Copy every line of the records below that contains the word "furthest".

RAW DATA:

════════

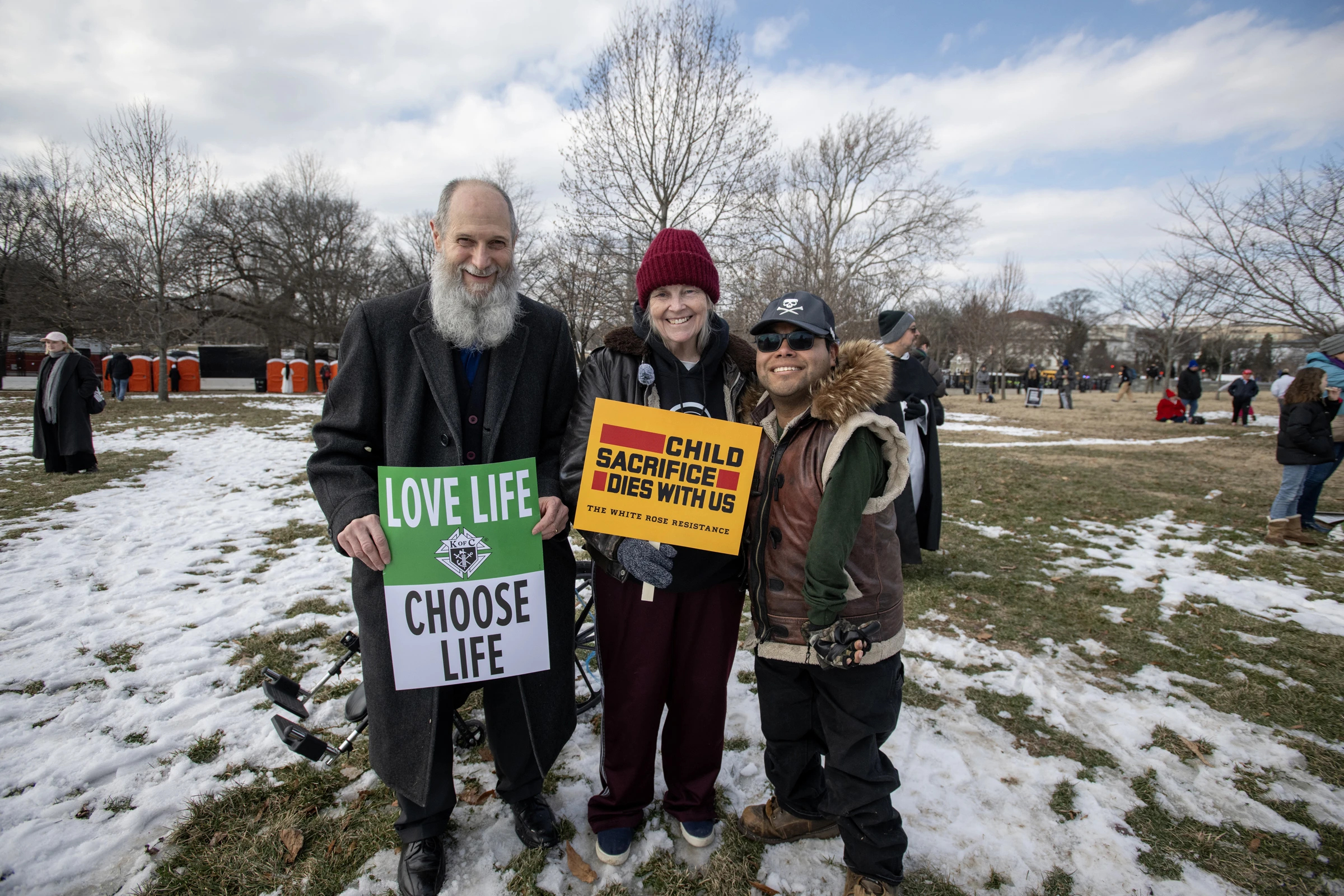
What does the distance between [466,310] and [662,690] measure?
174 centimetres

════════

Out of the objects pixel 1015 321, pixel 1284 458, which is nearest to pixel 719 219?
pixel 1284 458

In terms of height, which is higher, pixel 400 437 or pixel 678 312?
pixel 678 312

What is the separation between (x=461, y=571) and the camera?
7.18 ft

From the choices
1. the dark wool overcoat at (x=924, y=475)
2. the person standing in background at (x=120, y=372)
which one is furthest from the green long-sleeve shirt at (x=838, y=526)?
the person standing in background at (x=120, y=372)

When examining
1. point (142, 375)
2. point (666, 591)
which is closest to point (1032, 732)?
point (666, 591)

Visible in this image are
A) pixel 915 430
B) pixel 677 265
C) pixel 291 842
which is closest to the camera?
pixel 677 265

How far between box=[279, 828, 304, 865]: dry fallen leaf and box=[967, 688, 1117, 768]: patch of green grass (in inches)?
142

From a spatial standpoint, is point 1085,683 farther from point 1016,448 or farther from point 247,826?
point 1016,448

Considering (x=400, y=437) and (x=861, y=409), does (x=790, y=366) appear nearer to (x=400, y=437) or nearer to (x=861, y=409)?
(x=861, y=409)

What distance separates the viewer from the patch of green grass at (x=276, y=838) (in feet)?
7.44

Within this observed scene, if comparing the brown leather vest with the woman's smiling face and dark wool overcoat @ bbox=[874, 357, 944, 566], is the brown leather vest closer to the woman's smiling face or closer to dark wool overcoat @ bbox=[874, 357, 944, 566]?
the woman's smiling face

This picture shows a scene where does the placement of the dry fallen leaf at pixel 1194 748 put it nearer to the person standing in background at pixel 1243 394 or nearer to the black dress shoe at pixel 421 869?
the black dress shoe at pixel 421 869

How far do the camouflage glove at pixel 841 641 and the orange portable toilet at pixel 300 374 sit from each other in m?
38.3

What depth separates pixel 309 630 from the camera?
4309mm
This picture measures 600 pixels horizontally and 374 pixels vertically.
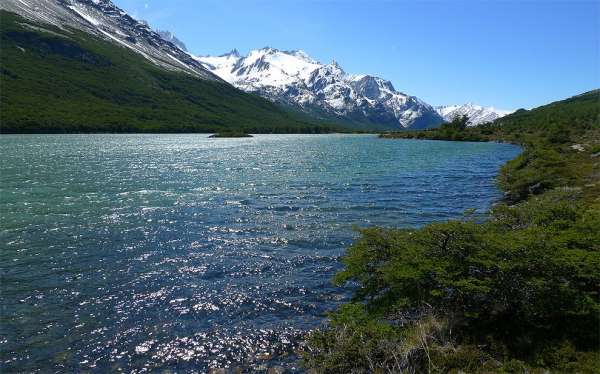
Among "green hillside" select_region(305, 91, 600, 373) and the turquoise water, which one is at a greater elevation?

════════

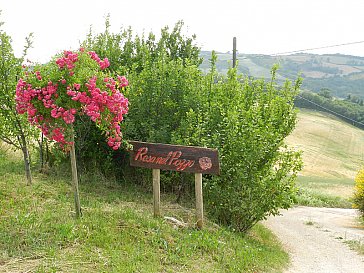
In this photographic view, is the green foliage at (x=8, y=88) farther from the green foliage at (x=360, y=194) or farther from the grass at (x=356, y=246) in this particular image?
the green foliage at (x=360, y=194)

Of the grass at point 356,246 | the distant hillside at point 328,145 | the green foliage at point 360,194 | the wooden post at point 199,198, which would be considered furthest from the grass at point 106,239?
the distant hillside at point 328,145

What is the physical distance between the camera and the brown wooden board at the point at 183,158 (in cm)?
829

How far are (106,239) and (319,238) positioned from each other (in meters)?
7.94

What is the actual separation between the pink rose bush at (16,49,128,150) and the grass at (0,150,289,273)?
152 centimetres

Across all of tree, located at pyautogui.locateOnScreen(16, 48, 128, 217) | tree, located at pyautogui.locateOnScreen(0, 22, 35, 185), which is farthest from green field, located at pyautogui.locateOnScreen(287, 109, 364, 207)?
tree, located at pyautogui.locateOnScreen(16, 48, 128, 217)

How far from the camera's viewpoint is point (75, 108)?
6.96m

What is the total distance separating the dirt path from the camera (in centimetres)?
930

════════

TASK ANSWER:
which one is furthest from the green long-sleeve shirt at (x=838, y=526)?
Of the grass at point 356,246 | the distant hillside at point 328,145 | the green foliage at point 360,194 | the wooden post at point 199,198, which would be considered furthest from the grass at point 106,239?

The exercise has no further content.